== Trecho fornecido ==
%%
Contudo os goliardos foram empurrados à marginalização intelectual. Apesar de seus ensinamentos produzirem grande discussão, eles foram extintos no século XIII.

Ø  Abelardo

Considerado como a primeira grande figura de intelectual moderno (século XII). Bretão de Pallet do ano de 1079, pertencente à pequena nobreza.
Pedro Abelardo, desiste do ofício militar para dedicar-se à estudos, além de combates ideológicos e discussões apaixonadas que brotavam dele. Então era um guerreiro da cruzada intelectual, que é levado a Paris, onde promove mais críticas. O fruto das críticas o tornou mestre e seguido por pessoas a ouvi-lo. Abelardo adoece e sai de atuação para se recuperar na Bretanha, mas ao se restabelecer volta para Paris, reiniciando suas críticas.
Abelardo critica o maior mestre da época e o supera, tomando assim o seu lugar e se propõe estudar teologia com o maior teólogo da época: Anselmo. Contudo Abelardo achava Anselmo um homem vazio e de pouco conteúdo, com mais aparência do que inteligência; então resolve deixá-lo.

Ø  Heloísa

Abelardo já é um homem de meia idade com 39 anos e só conheceu o amor dos livros. Abelardo toma conhecimento da existência de uma menina de 17 anos, sobrinha de um confrade, bonita e culta. Para ele, ela era perfeita. Elaborou um plano de tê-la como aluna e consegue. Passa então a morar na casa da menina e entrega-se à paixão. Começam a se aventurarem um com o outro até serem surpreendidos. Abelardo tem que partir... Mas mantêm contatos secretos com Heloísa. Heloísa engravida então Abelardo, na ausência do confrade, leva a menina para a Bretanha, na casa de sua irmã, onde Heloísa dá a luz. Abelardo decide assumir seus atos e volta a casa da menina desejando se casar para a honra da família.

Ø  A Mulher e o Casamento no Século XII

Existia uma forte ideologia antimatrimonial no século XII. Para os goliardos a reivindicação – casamento – dos prazeres da carne servia de ilustração aos clérigos. “O intelectual tem a necessidade da mulher ao seu lado para se completar”.
Heloísa tenta convencer Abelardo a desistir do casamento, dizendo: “Não poderás ocupar-te com o mesmo cuidado de uma esposa e da filosofia”. Abelardo, contudo, recusa a aceitar a idéia de Heloísa e se casa em secreto. Porém tal ato gerou “mexericos”, que forçou Abelardo a planejar um meio de acabar com essa situação.
Heloísa seria levada a um convento até acabarem os rumores, mas Fulbert, o confrade, não acreditou nesse plano e mandou punir Abelardo com a castração.
Abelardo se põe na Abadia de Saint-Denis, onde queria esconder seu escárnio, mas sempre mantêm contato com Heloísa, que era sua eterna amante.

Ø  Novos Combates

Curado pela paixão intelectual, Abelardo volta à ativa intelectualidade e sua solidão é retirada pelos discípulos que o pede para retomar as aulas. Assim, Abelardo escreve seu primeiro tratado de teologia, para eles.
%%
== Material recolhido ==
%%
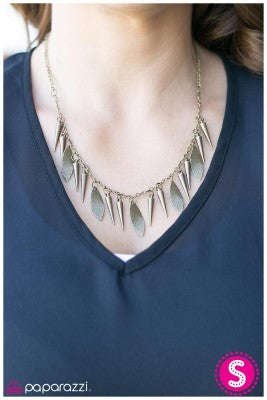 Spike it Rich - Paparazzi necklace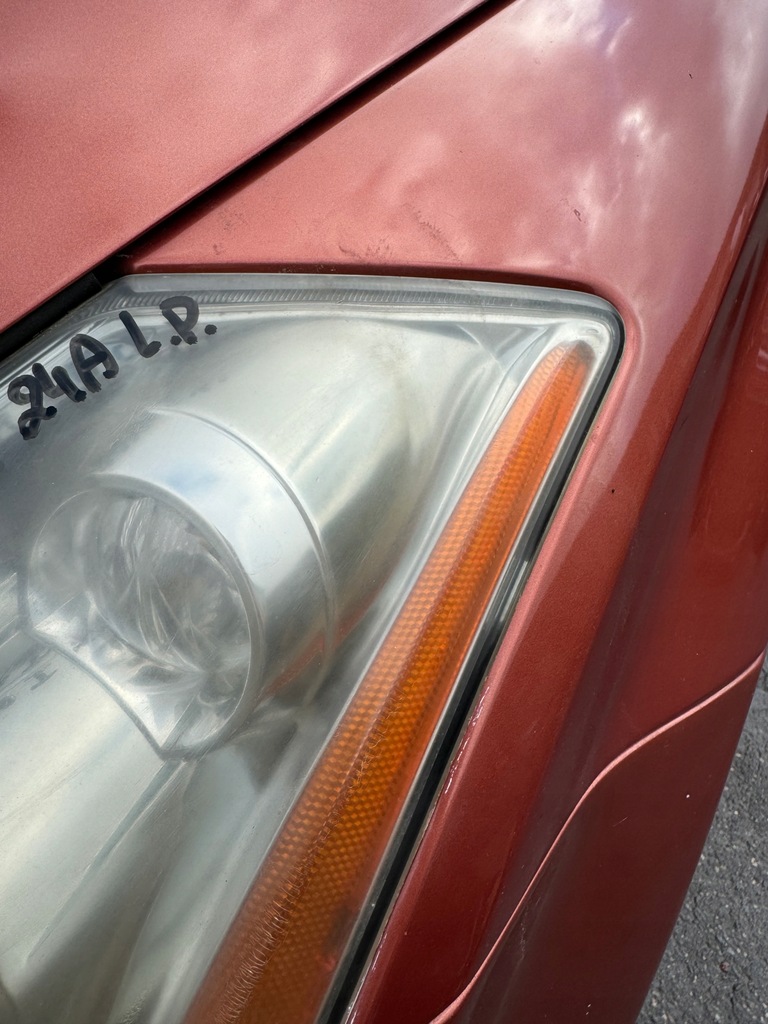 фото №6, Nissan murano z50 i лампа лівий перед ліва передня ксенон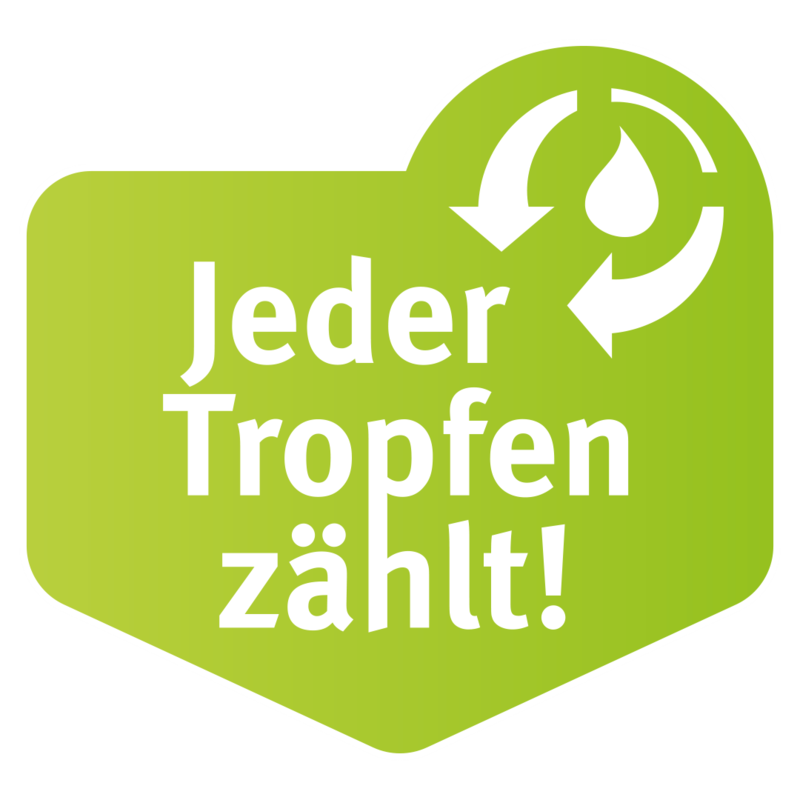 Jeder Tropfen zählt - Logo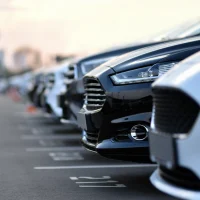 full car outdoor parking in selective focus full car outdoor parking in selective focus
%%
== Exercícios propostos ==
1 > Como fica, em versão mais breve, o parágrafo do texto sobre Abelardo que começa com "Abelardo critica o maior mestre"?
2 > Prossiga o texto sobre Abelardo a partir do ponto em que ele termina.

== Resultados do exercício ==
1 > Abelardo supera o maior mestre da época e toma o seu lugar. Depois decide estudar teologia com Anselmo, o maior teólogo do tempo, mas o abandona por julgá-lo vazio e de pouco conteúdo, com mais aparência do que inteligência.

2 >
Reúnem um concílio para julgar Abelardo. Por fim o livro é queimado e Abelardo é condenado a passar o resto dos dias em um convento. Abelardo acaba fugindo e encontra esconderijo junto ao bispo de Troyes. Consegue um terreno pequeno onde se instala solitariamente em um oratório dedicado à Santíssima Trindade. Mas seu abrigo é descoberto e novamente os discípulos tiram sua solidão. Constroem uma aldeia escolar e o oratório é ampliado.
São Norberto e São Bernardo tramam contra Abelardo. E a perseguição dá a idéia de fugir para o Oriente. Abelardo é, então, aleito abade do mosteiro bretão. E as perseguições continuaram...

Ø  São Bernardo e Abelardo

Encabeçando seus inimigos, São Bernardo, campeão das armas de guerra, mas distante da cruzada intelectual, por isso sempre usa da força. São Bernardo então se encontra prontificado a combater as inovações “perigosas”. “Um grande inquisidor antes da Inquisição”.
Um antigo inimigo de Abelardo incita São Bernardo à combatê-lo, denunciando o “novo teólogo”. São Bernardo então vai a Paris e vê o “mal” causado por Abelardo.
Um dos discípulos de Abelardo propõe uma assembléia entre os bispos, teólogos e São Bernardo. Contudo São Bernardo transformou-a em concílio e julgam Abelardo como um “herege perigoso”, forçando Abelardo a apelar para o papa, mas São Bernardo agiu antes e conseguiu autorização do papa e os livros de Abelardo foram queimados.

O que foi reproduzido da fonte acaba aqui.